AC: Where did the metaphor of Skinks (“three of them”) come from?

BvS: The skinks found their way in organically — i.e. not as a figurative device — as I was imagining what Dilly might do to keep his mind from resting on what it would mean if the man in the hospital bed doesn’t come home: I simply saw him at the base of a tree, chasing lizards around and trying to catch them. As I wrote my way in, though, the skinks became more important. I like the number three because of the commitment involved in catching them and I really like that the sound of lizard-feet in that little box would be three times as loud—and perhaps infinitely more involved — than than just one or two would be. Three is also a troublesome number when it comes to relationships and religion, so it works well as a parallel to the adult-centric conflict in that room we see through Dilly’s eyes. Finally, that skinks can lose their tails but only partially grow them back is a nod to the fragility of adoptive parenting, how fraught it is with the potential for heartbreak.

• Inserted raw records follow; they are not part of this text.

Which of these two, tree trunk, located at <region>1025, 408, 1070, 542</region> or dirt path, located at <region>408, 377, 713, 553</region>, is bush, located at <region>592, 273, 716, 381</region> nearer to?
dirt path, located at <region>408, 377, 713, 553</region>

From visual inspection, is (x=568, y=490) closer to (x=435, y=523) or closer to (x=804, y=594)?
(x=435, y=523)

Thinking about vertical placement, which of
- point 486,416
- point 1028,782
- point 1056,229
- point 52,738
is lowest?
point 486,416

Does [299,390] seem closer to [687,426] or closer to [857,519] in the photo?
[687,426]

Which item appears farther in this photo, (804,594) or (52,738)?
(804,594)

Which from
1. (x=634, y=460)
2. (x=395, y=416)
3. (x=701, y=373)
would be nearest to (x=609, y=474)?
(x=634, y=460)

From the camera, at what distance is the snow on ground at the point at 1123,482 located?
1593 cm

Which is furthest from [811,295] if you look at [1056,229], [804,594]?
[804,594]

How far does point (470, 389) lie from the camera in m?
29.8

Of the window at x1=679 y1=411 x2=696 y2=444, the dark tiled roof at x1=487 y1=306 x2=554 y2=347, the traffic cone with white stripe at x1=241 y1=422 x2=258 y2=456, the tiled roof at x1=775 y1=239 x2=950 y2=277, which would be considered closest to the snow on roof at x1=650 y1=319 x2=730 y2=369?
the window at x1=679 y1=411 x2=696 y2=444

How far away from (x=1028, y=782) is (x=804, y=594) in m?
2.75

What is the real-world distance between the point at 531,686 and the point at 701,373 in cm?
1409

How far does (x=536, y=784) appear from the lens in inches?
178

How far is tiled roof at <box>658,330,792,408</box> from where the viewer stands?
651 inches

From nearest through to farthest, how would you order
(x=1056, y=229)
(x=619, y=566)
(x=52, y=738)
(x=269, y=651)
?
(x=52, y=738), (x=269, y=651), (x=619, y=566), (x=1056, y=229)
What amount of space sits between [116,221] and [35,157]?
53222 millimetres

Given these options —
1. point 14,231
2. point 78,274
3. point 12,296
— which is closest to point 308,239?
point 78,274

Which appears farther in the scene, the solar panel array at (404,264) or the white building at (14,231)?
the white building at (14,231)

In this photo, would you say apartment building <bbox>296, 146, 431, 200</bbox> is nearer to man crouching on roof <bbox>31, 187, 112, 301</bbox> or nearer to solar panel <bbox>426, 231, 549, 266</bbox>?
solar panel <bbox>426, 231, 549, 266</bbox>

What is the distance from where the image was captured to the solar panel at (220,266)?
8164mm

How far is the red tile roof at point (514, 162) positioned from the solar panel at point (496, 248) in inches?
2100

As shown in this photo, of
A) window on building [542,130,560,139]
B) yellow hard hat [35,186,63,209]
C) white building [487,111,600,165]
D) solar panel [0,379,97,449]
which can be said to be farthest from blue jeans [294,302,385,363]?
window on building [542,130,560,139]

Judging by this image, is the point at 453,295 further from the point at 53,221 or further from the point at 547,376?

AC: Is there a sense in your story that children and elderly — I’m thinking of Jesse’s roommate Henry — ‘tell the truth’. Can you give us any idea what might happen to the generosity Wendell’s mom says that Wendell possesses?

BvS: Jesse’s going to die, which means Dilly will experience profound loss — when fathers and father-figures are lost, what’s left are unfillable holes. The parent in me hopes that Dilly will be given every opportunity to mourn Jesse’s death well, where his grief isn’t minimized (which we tend to do with kids: Oh, you’ll be fine. . . . It’ll get better. . . . Don’t be sad!). That he’ll grow up with fond memories of the broken man who put aside his own demons for just long enough to love a stranger, that the experience will make Dilly stronger, better, more securely fastened to life. The writer in me, however, hopes that he’ll fall into a tailspin of pain, fracturing the relationships around him and taking out his unresolved fury on an uncaring world, leaving us to wonder if he’ll discover an iota of grace, whether he might find some resolution, or whether there is any hope at all for those who are abandoned too young, too soon. I’d enjoy writing both stories — I think both could comment well on the idea of how kids create their own truths — but I suspect more people would enjoy the grittier version of who Dilly might become.